L'orateur donne son propre exemple : il continuerait à faire des vidéos YouTube, à écrire des livres et à donner des conférences même sans l'argent, car il y trouve du plaisir et de l'épanouissement. Cependant, il ne ferait probablement pas de partenariats commerciaux s'il avait des millions en banque. Il invite à faire une liste des activités que l'on aimerait faire même à la retraite et de celles que l'on éviterait si possible.
Un avantage de créer sa propre entreprise est le contrôle accru sur son travail. L'orateur, en tant que chef d'entreprise, peut déléguer les tâches qu'il n'aime pas, ce qui lui permet de se concentrer sur les activités qui l'énergisent et qui génèrent le plus de revenus pour l'entreprise. C'est un cercle vertueux.
L'orateur encourage tout le monde à essayer de créer une entreprise, même si l'on ne veut pas être entrepreneur. Il y a peu de différence entre un entrepreneur et un employé : un entrepreneur a plusieurs clients, un employé en a un. En fait, un employé est déjà un entrepreneur qui vend son temps au plus offrant.

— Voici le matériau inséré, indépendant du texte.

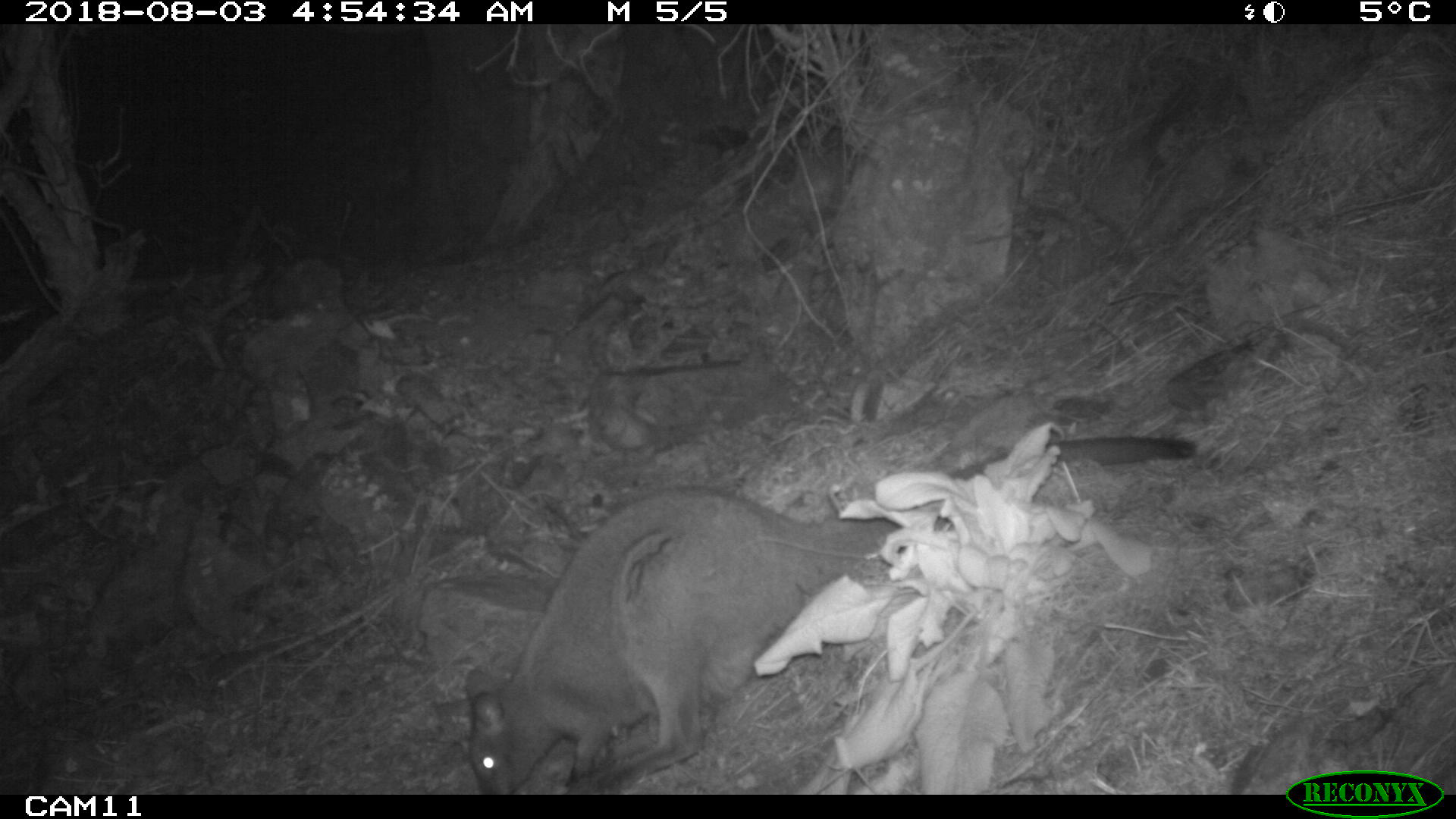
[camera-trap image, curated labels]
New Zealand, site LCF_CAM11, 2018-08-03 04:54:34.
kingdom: Animalia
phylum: Chordata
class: Mammalia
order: Diprotodontia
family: Macropodidae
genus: Notamacropus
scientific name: Notamacropus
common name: wallaby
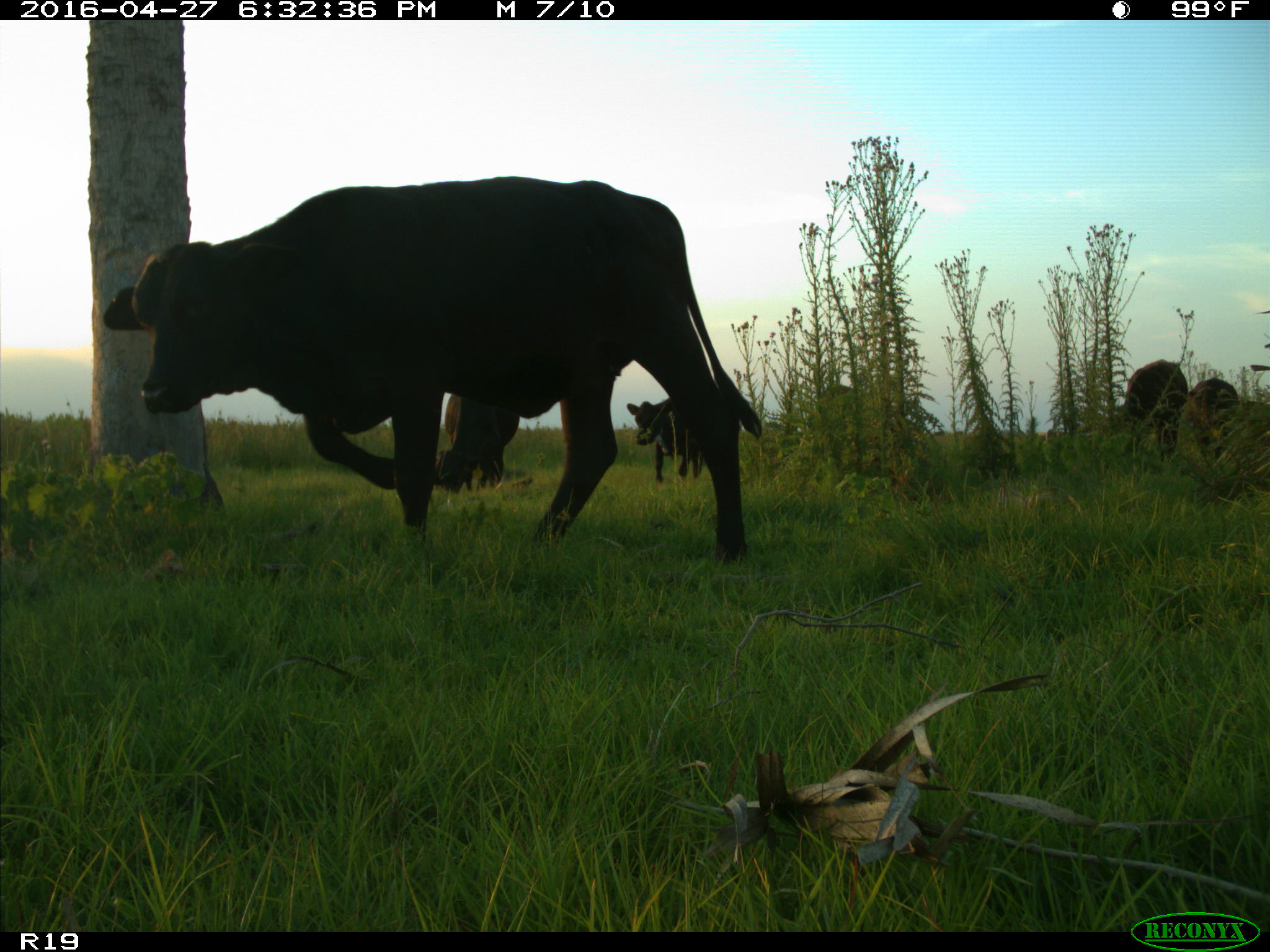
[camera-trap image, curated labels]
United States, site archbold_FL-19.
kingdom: Animalia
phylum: Chordata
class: Mammalia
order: Artiodactyla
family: Bovidae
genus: Bos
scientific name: Bos taurus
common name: domestic cow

Être propriétaire d'entreprise est plus stressant en raison de la responsabilité des profits et pertes. Cependant, l'expérience est souvent irréversible : peu de gens qui réussissent en affaires retournent à un emploi salarié. Cela peut arriver si une opportunité passionnante se présente (travailler pour OpenAI, Google, Apple), mais généralement, les entrepreneurs préfèrent ne pas revenir à un emploi.
L'entrepreneuriat donne plus de contrôle sur la génération de revenus, même si c'est plus stressant et plus difficile. C'est un compromis : échanger un 9h-17h contre un 24h/24 et 7j/7. L'orateur regrette la capacité de "déconnecter" qu'il avait en tant que médecin. En fait, plus on gagne d'argent, plus le travail, qu'il s'agisse d'un emploi ou d'une entreprise, tend à devenir un 24h/24 et 7j/7. Mais comme pour avoir des enfants ou être marié, les gens ne regrettent généralement pas d'avoir créé une entreprise réussie.
Il n'y a pas de solutions, seulement des compromis. Souvent, nous désirons ce que nous n'avons pas. Si vous n'avez pas encore créé d'entreprise, l'orateur suggère d'essayer, ne serait-ce que pour éviter les regrets. Le pire scénario est de retourner à un emploi avec plus de compétences.
En tant qu'employé, surtout dans une grande entreprise, on a souvent un rôle très spécialisé et on n'est pas responsable de la génération de revenus ou des ventes. La difficulté de créer une entreprise ne réside pas dans l'exécution du travail, mais dans la vente du travail. Un employé passe 1% de son temps à vendre (négocier une augmentation ou un emploi), tandis qu'un chef d'entreprise y consacre 70% de son temps. Les compétences en vente sont souvent plus précieuses que les compétences techniques. Apprendre à vendre vous rend plus précieux sur le marché du travail.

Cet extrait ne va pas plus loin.